Leitsatz (amtlich)
1. Die Verlängerung der Überstellungsfrist nach Art. 29 Abs. 2 Satz 2 Dublin III-VO ist kein Verwaltungsakt.
2. Bei "Wiederauftauchen" eines flüchtig gewesenen Schutzsuchenden ist nach erfolgter Verlängerungsmitteilung an den zuständigen Mitgliedstaat unter Benennung der neuen Überstellungsfrist die Überstellungsfrist nicht nachträglich auf sechs Monate begrenzt oder zu begrenzen.
Verfahrensgang
VGH Baden-Württemberg (Urteil vom 29.07.2019; Aktenzeichen A 4 S 749/19) |
VG Karlsruhe (Urteil vom 06.06.2016; Aktenzeichen A 10 K 700/15) |
Gründe
Rz. 1
Die allein auf den Zulassungsgrund der grundsätzlichen Bedeutung der Rechtssache (§ 132 Abs. 2 Nr. 1 VwGO) gestützte Beschwerde hat keinen Erfolg.

_AUFGABENSTELLUNG_
Beantworte die folgenden Fragen zum Seitenauszug über die Überstellungsfrist.
(a) Was ist die Verlängerung der Überstellungsfrist laut dem ersten Leitsatz nicht?
(b) Welches Gericht entschied laut Verfahrensgang mit Urteil vom 06.06.2016?
(c) Auf welchen Zulassungsgrund ist die Beschwerde allein gestützt?
Die Einträge stammen aus einer anderen Quelle als der Seitenauszug.

_MATERIAL_

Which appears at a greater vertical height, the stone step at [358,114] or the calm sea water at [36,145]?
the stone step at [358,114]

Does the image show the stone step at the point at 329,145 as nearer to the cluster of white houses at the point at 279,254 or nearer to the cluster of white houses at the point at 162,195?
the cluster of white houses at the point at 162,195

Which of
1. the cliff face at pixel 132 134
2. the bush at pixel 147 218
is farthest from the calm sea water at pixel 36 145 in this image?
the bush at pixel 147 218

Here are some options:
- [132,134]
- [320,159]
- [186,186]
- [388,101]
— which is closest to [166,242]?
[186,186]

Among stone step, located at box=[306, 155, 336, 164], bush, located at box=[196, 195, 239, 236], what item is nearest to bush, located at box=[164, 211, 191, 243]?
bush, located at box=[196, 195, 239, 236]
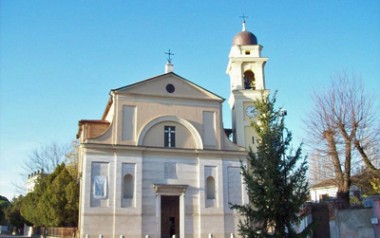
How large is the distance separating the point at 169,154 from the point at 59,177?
899cm

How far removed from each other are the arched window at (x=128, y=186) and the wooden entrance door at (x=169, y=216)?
2.15 meters

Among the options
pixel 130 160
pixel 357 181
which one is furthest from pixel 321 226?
pixel 130 160

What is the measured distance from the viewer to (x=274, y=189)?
46.7 ft

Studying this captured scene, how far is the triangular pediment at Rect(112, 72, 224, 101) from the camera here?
26781 millimetres

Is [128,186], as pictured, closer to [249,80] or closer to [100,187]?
[100,187]

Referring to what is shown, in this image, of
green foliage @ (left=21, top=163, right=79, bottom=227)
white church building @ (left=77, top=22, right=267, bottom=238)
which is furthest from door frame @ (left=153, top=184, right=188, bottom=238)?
green foliage @ (left=21, top=163, right=79, bottom=227)

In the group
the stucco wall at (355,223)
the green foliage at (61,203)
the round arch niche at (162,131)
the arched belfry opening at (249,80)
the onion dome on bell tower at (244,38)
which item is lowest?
the stucco wall at (355,223)

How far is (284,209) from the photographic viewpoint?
14.4 m

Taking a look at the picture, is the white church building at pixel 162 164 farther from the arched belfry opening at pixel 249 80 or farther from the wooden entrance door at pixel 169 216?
the arched belfry opening at pixel 249 80

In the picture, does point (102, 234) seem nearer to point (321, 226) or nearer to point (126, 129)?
point (126, 129)

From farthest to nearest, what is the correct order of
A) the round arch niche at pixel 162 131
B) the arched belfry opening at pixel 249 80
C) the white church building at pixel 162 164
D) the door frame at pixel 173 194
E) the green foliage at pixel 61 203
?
1. the arched belfry opening at pixel 249 80
2. the green foliage at pixel 61 203
3. the round arch niche at pixel 162 131
4. the door frame at pixel 173 194
5. the white church building at pixel 162 164

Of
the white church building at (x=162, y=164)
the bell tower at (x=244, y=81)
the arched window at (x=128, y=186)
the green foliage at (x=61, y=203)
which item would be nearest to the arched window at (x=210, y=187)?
the white church building at (x=162, y=164)

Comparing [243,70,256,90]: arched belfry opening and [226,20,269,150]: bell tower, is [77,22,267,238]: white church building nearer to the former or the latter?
[226,20,269,150]: bell tower

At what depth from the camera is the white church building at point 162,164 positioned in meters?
24.4
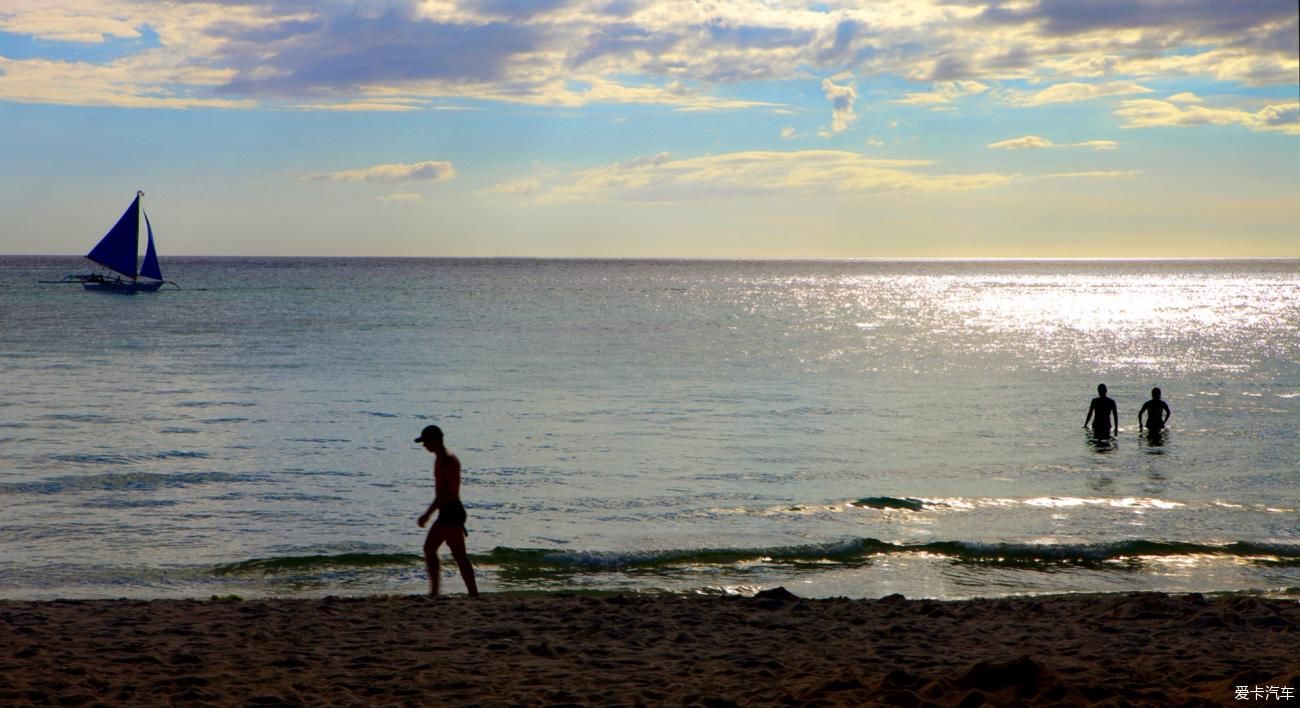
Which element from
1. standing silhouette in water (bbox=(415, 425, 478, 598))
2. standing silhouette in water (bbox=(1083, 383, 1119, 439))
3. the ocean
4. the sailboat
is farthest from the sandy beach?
the sailboat

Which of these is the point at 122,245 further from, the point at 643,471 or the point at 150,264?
the point at 643,471

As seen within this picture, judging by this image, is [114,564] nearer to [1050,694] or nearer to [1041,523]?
[1050,694]

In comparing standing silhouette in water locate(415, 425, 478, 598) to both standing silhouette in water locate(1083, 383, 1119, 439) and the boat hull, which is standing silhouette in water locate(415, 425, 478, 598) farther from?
the boat hull

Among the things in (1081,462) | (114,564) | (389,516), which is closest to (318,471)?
(389,516)

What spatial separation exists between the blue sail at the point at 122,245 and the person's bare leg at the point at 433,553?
6624 cm

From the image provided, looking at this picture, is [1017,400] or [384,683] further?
[1017,400]

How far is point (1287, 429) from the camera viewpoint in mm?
24375

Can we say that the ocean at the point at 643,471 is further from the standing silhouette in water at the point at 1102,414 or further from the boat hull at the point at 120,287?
the boat hull at the point at 120,287

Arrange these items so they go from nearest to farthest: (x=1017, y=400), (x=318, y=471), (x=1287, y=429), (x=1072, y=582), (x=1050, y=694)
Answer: (x=1050, y=694) → (x=1072, y=582) → (x=318, y=471) → (x=1287, y=429) → (x=1017, y=400)

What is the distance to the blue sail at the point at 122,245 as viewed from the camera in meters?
70.2

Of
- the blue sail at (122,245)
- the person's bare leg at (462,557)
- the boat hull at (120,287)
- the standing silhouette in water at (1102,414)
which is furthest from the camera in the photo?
the boat hull at (120,287)

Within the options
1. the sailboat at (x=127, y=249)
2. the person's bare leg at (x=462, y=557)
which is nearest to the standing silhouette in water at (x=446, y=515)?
the person's bare leg at (x=462, y=557)

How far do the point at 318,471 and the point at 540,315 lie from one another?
174 feet

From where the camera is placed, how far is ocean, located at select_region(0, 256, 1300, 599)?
12.7 metres
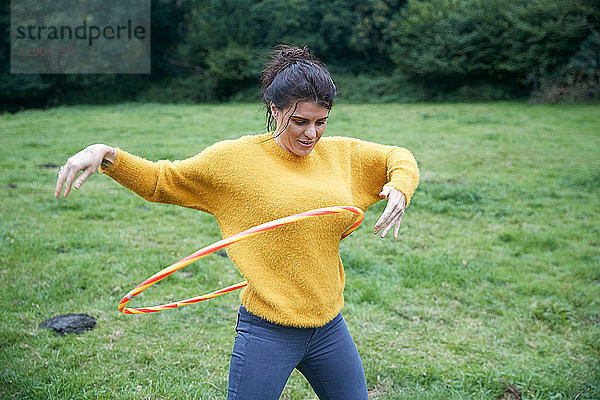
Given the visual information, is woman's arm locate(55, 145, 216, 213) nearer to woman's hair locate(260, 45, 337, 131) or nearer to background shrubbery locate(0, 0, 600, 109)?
woman's hair locate(260, 45, 337, 131)

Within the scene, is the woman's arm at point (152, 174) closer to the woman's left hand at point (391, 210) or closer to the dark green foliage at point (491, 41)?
the woman's left hand at point (391, 210)

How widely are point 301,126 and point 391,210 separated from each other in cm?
49

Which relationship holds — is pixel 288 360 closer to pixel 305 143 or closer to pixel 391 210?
pixel 391 210

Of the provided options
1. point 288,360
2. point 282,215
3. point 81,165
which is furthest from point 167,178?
point 288,360

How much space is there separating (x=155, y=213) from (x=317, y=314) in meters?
5.91

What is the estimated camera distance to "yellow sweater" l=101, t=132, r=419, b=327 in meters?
2.10

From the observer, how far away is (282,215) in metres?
2.11

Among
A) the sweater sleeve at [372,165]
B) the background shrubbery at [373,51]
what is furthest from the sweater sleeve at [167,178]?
the background shrubbery at [373,51]

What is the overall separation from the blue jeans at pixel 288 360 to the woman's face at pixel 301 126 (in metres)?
0.73

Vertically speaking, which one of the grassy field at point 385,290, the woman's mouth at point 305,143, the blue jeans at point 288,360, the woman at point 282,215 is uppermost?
the woman's mouth at point 305,143

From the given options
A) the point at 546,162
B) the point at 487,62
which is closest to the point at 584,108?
the point at 487,62

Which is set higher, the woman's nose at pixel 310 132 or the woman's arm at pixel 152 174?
the woman's nose at pixel 310 132

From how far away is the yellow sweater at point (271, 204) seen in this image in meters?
2.10

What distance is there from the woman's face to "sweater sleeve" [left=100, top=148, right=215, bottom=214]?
338 millimetres
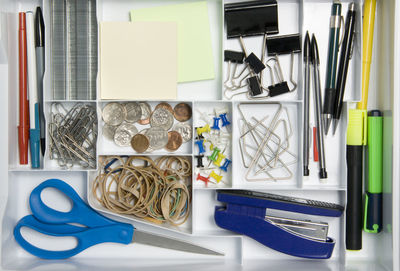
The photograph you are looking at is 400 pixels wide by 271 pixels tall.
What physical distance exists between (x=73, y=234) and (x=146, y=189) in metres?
0.41

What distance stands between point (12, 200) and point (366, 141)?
1754mm

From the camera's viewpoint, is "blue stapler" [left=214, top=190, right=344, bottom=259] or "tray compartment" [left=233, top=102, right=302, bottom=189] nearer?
"blue stapler" [left=214, top=190, right=344, bottom=259]

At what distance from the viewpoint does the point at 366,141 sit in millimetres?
1737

_SCHRIFTLICHE ANTWORT_
(a) Die Verlängerung der Überstellungsfrist ist kein Verwaltungsakt.
(b) Das VG Karlsruhe hat mit Urteil vom 06.06.2016 entschieden.
(c) Die Beschwerde ist allein auf die grundsätzliche Bedeutung der Rechtssache gestützt (§ 132 Abs. 2 Nr. 1 VwGO).